Segment Start: Supplied entries
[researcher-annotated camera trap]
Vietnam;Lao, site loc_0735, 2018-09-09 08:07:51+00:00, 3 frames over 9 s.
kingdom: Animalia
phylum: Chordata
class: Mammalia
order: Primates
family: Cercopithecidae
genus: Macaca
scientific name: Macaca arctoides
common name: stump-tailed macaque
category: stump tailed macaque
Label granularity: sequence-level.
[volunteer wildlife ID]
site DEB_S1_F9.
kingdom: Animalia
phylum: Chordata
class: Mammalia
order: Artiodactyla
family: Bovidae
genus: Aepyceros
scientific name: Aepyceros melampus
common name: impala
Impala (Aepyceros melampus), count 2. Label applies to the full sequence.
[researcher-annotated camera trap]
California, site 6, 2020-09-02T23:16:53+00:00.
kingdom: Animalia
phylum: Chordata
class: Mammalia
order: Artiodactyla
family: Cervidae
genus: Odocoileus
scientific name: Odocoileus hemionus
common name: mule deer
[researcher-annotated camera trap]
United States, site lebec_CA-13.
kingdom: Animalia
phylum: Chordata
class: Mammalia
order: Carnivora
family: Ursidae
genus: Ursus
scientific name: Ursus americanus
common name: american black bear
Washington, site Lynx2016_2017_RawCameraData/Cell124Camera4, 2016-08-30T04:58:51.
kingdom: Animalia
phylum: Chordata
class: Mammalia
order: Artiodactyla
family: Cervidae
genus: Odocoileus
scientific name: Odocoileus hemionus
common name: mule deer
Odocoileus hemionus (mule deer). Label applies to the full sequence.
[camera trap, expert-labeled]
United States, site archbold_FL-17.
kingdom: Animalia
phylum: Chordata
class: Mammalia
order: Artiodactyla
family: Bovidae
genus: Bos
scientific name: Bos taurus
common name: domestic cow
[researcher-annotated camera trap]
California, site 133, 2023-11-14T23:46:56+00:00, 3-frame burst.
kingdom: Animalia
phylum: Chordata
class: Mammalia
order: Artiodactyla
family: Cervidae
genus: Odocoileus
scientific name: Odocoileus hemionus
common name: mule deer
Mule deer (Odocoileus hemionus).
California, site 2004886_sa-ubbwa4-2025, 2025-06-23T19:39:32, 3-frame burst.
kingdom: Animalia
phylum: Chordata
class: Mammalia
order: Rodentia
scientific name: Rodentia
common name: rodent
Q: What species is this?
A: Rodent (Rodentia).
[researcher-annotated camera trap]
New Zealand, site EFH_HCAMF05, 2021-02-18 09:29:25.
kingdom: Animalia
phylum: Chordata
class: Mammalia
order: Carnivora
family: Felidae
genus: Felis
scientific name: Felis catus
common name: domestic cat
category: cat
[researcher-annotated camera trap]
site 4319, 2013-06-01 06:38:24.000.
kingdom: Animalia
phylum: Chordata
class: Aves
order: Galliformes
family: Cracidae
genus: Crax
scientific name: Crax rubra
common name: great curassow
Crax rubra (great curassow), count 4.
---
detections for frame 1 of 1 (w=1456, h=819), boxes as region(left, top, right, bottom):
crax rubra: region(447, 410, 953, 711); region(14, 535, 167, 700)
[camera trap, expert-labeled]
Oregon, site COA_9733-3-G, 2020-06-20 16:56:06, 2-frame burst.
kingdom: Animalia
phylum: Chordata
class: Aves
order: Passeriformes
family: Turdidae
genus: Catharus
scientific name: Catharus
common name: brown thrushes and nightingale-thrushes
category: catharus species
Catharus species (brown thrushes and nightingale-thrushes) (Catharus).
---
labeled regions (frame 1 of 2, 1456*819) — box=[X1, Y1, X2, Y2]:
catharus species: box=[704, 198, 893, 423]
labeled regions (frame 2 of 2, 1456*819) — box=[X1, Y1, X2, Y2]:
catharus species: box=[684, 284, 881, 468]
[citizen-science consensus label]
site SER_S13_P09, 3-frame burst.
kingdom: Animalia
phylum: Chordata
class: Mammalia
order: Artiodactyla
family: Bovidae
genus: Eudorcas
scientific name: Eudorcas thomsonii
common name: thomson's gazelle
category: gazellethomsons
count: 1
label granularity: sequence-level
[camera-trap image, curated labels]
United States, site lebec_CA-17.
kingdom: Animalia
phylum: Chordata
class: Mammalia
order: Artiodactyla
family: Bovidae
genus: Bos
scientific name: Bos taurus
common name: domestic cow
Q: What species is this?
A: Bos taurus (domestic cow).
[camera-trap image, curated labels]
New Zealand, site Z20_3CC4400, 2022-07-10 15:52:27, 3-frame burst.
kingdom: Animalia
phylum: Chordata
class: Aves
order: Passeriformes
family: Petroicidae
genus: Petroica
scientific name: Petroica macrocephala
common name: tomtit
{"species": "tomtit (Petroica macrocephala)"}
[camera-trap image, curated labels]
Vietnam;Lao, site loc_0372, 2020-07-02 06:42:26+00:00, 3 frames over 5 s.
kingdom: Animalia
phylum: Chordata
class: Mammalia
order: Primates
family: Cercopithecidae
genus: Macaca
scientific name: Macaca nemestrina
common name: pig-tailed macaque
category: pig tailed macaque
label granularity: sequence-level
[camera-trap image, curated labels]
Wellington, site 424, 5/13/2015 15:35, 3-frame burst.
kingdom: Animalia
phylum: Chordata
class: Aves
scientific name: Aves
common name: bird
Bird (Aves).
Segment End: Supplied entries
_Work task:_
Report each line in the entries where the string "California" occurs.

_Solution for this task:_
California, site 6, 2020-09-02T23:16:53+00:00.
California, site 133, 2023-11-14T23:46:56+00:00, 3-frame burst.
California, site 2004886_sa-ubbwa4-2025, 2025-06-23T19:39:32, 3-frame burst.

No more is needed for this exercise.